Lors de la précédente édition du salon, le Velis Electro du slovène Pipistrel ainsi que le Volocity de l’allemand Volocopter avaient pu effectuer quelques vols. Le premier – appartenant au groupe américain Textron – est toujours dans la course et fait voler cette année encore son appareil de formation, le seul appareil électrique certifié à ce jour. Quant au second, il a déposé le bilan avant d'être repris, en 2025, par le groupe chinois Wanfeng.
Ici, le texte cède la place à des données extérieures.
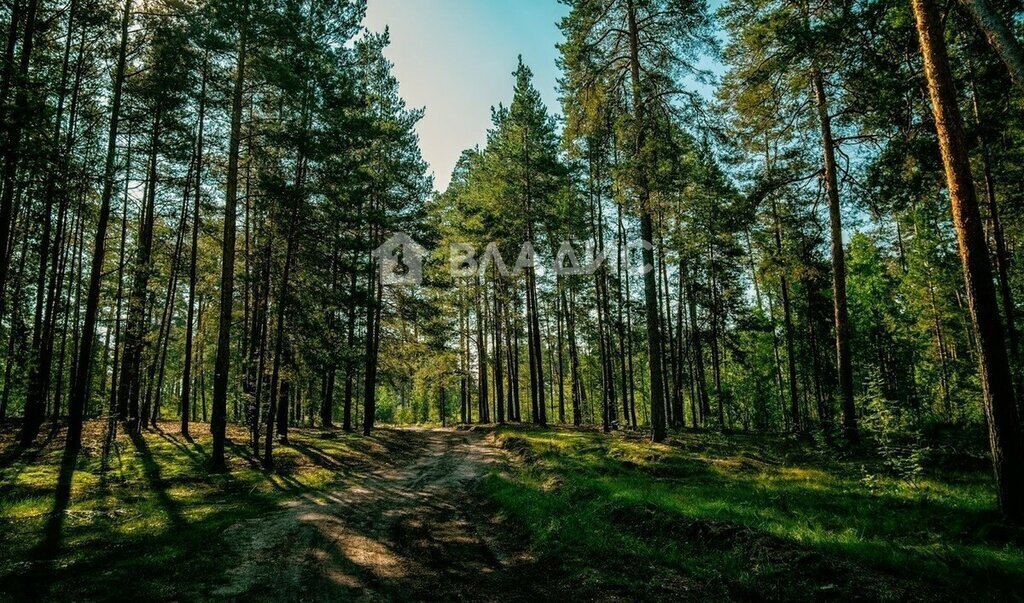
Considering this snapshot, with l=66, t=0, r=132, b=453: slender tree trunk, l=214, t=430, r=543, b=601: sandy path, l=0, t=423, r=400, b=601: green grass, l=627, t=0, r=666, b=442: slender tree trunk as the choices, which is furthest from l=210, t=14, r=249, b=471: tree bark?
l=627, t=0, r=666, b=442: slender tree trunk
L'Integral E d'Aura Aero fait sa première apparition
Les dizaines d’acteurs qui ont éclos sur ce segment ces dernières années visent à développer des engins de petites dimensions capables d’effectuer des trajets de quelques dizaines ou centaines de kilomètres, et tablent pour la plupart sur une commercialisation avant la fin de la décennie. Le salon devrait être pour eux l’occasion de décrocher une nouvelle vague de commandes auprès de clients intéressés par des usages comme le tourisme, l’aviation d’affaires, l’évacuation sanitaire, voire, pour certains, le militaire.
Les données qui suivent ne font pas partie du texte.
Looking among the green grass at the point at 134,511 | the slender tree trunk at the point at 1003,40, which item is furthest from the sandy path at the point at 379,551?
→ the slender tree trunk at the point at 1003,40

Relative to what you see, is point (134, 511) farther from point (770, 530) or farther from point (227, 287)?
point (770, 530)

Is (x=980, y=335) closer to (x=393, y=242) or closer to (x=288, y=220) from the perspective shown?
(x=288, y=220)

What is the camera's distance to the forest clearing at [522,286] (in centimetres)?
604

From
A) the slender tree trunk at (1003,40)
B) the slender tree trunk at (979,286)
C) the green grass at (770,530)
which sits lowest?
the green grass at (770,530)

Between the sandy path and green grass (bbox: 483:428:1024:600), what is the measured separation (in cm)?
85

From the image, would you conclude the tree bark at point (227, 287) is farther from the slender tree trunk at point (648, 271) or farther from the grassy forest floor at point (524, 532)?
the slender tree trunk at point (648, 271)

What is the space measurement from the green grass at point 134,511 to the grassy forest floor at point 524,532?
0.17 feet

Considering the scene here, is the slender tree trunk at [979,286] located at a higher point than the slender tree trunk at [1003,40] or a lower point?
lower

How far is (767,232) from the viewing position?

C’est le cas du toulousain Aura Aero, avec l’Integral E, déclinaison tout électrique de sa gamme d’avions thermiques, les Integral R et S. Les trois appareils ont participé dès le lundi matin au vol inaugural de cette nouvelle édition du Bourget. «C’est sa première apparition publique depuis son premier vol, en décembre dernier», sourit Jérémy Caussade, le patron de l'entreprise fondée en 2018. Destiné à l’entraînement, l'engin pourrait être certifié fin 2026 et cumule un peu plus de 200 pré-commandes.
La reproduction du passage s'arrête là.